[Begin Passage provided]

Short answer: I would import everything into the Access Table
(duplicates and all), and then attach an Autonumber field to serve as
the primary key and delete using that.

Long answer (and maybe not everything I suggest here is necessary, but I
think it will work) ...

Suppose your Table looks like this, though I'm using only 8 fields in
this example. I've added an Autonumber field at the beginning, which is
not used in locating duplicates (none of the Autonumbers are duplicates).

[Table1] Table Datasheet View (before deleting but after adding an
Autonumber field):

Table1_ID F1 F2 F3 F4 F5 F6 F7 F8
----------- -- -- -- -- -- -- -- --
-1775235345 2 8 4 x 6 3 9 c
-760197351 1 4 5 a 15 7 8 b
-588098952 1 4 5 a 15 7 8 a
-459449852 2 8 4 x 6 3 9 d
-74945867 1 4 5 a 15 7 8 a
208438707 1 4 5 a 15 7 8 a
286939153 2 8 4 y 6 3 9 c
2035178854 2 8 4 x 6 3 9 c

I define a Query to smoke out the duplicate records. It's kind of
hairy, but it checks all of the fields you say must match. In your own
Query, of course you'll need to include each of the matching fields in
the list. The "Find Duplicates Query Wizard" will do most of the work
for you.

[End Passage provided]
[Begin Dataset entries]

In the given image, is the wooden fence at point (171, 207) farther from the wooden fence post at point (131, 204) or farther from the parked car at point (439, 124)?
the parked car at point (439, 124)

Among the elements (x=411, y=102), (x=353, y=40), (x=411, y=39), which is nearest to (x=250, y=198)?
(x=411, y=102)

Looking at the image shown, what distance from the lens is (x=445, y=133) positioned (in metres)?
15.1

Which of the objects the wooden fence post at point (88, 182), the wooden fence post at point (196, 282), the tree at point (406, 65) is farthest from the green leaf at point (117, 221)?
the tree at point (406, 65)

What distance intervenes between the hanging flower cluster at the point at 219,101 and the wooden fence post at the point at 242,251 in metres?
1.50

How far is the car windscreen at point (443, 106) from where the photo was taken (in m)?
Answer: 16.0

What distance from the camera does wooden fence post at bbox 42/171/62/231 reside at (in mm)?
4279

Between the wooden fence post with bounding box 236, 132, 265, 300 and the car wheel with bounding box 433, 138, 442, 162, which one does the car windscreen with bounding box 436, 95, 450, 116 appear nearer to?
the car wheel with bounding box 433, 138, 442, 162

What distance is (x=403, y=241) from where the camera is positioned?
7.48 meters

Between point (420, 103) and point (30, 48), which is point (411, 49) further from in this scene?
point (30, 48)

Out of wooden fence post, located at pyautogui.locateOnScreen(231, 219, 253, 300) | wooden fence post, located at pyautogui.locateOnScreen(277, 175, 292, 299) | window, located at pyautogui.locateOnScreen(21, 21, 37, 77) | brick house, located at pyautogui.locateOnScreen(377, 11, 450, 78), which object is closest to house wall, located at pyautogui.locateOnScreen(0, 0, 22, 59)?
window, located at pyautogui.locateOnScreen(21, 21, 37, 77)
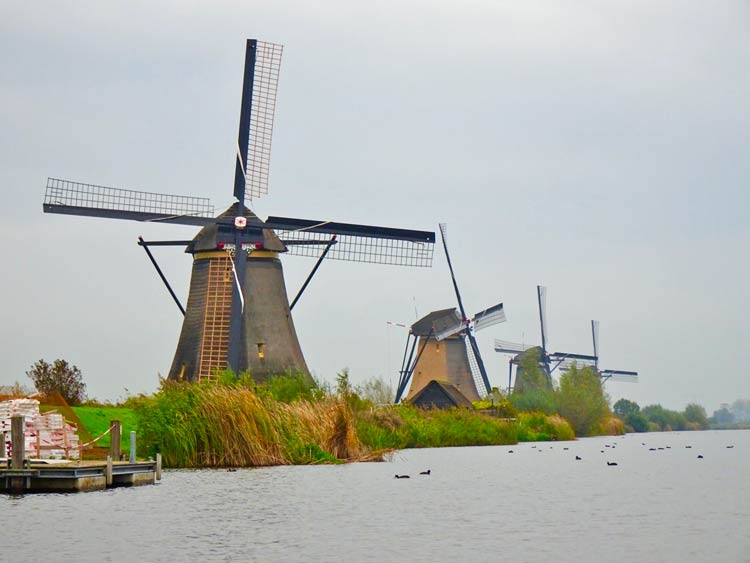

[End Dataset entries]

▶ Directive: Condense the paragraph beginning "I define a Query" in the Access passage above into a short bulleted list that keeps its main facts.

▶ Output below:
- A Query is defined to find the duplicate records.
- It is complex, but it checks every field that must match.
- Any Query of your own must list each of the matching fields.
- The "Find Duplicates Query Wizard" does most of the work.